━━━ Texte fourni

La politique fiscale est devenue une priorité absolue de mon mandat au fil des mois et une forte attente de l'opinion publique. Elle suit deux axes complémentaires : la lutte contre la fraude et l'évasion fiscales, l'harmonisation fiscale. Contre la fraude et l'évasion fiscale, des réalisations concrètes ont été obtenues, avec des accords d'échange automatique de données sur les comptes financiers personnels avec la Suisse, le Lichtenstein, Andorre, San Marin, et bientôt Monaco. Le secret bancaire, c'est terminé ! Nous avons également signé des directives pour l'échange d'informations fiscales et sur les rescrits fiscaux, pour éviter un nouveau LuxLeaks. Une proposition de directive anti-évasion fiscale doit être approuvée le 17 juin sous présidence néerlandaise, pour la taxation effective. Ce n'est pas une taxation minimale ni la remise en cause de la souveraineté fiscale des États, mais les firmes multinationales doivent payer leurs impôts là où elles créent leurs profits. Nous irons plus loin sur la propriété effective, pour avoir davantage d'informations sur les bénéficiaires effectifs dans nos registres et développer l'échange transfrontalier. Les cinq grands pays de l'Union ont adopté un projet pilote. Nous souhaitons aussi plus de transparence sur les activités des conseillers fiscaux - même si tous ne cherchent pas à frauder ! Nous souhaitons créer une liste noire paneuropéenne des paradis fiscaux, à horizon 2017, avec des critères, des méthodes et des sanctions communs. La liste portugaise comprend 85 pays, l'Allemagne zéro. Neuf pays ont inscrit le Panama comme un paradis fiscal. Cette hétérogénéité est une mauvaise chose.

La Commission devrait établir un reporting, pays par pays, et publier les données comptables et fiscales des activités des multinationales au sein de l'Union et dans les paradis fiscaux. Cela fait débat dans la presse et au sein du patronat. Cette proposition a fait l'unanimité au sein de la Commission, y compris de mon collègue Jonathan Hill, pourtant de sensibilité politique différente que la mienne, après une consultation publique et une étude d'impact. Compétitivité et transparence ne s'opposent pas ; ce reporting existe déjà dans les grandes banques françaises, et il n'a pas tué le secteur. N'ayez pas peur de la transparence ! Si ce n'est pas fait directement, ce sera fait ex-post. Lorsque la transparence n'est pas volontaire, elle est subie. Dans un cas, c'est un acte citoyen ; dans l'autre, c'est une matière à scandale. Je reviendrai devant vous lors des débats sur la loi Sapin 2.

━━━━━━

Consignes
1) D'après le texte sur la politique fiscale, combien de pays figurent sur la liste portugaise des paradis fiscaux ?
2) Extrayez à l'identique le passage des lignes qui va de leur début jusqu'à la ligne contenant "rusty cylindrical silo [428, 384, 516, 552]", les deux bornes comprises. Laissez les images de côté.
Le texte et les lignes n'ont aucun rapport entre eux.

━━━ Données fournies

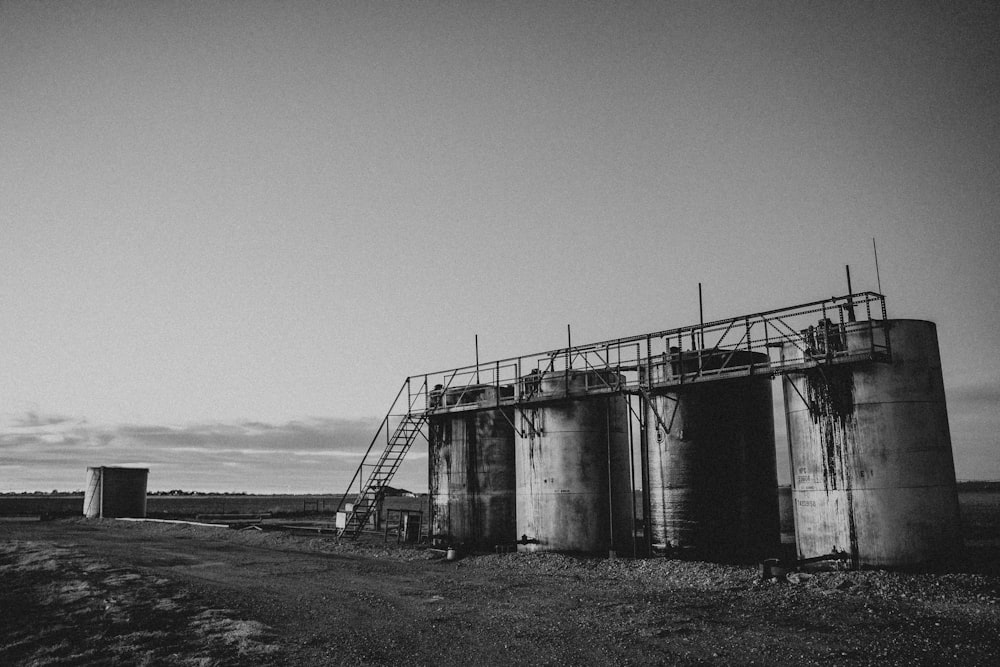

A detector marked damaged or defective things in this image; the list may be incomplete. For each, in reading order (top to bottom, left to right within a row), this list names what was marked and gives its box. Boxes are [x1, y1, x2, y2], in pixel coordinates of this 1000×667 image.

rusty cylindrical silo [81, 468, 146, 520]
rusty cylindrical silo [428, 384, 516, 552]
rusty cylindrical silo [516, 370, 632, 560]
rusty cylindrical silo [648, 350, 780, 564]
rusty cylindrical silo [780, 320, 960, 568]
corroded metal surface [780, 320, 960, 568]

━━━━━━

Résultats par tâche
1) 85 pays.

2)
A detector marked damaged or defective things in this image; the list may be incomplete. For each, in reading order (top to bottom, left to right within a row), this list names what was marked and gives its box. Boxes are [x1, y1, x2, y2], in pixel coordinates of this 1000×667 image.

rusty cylindrical silo [81, 468, 146, 520]
rusty cylindrical silo [428, 384, 516, 552]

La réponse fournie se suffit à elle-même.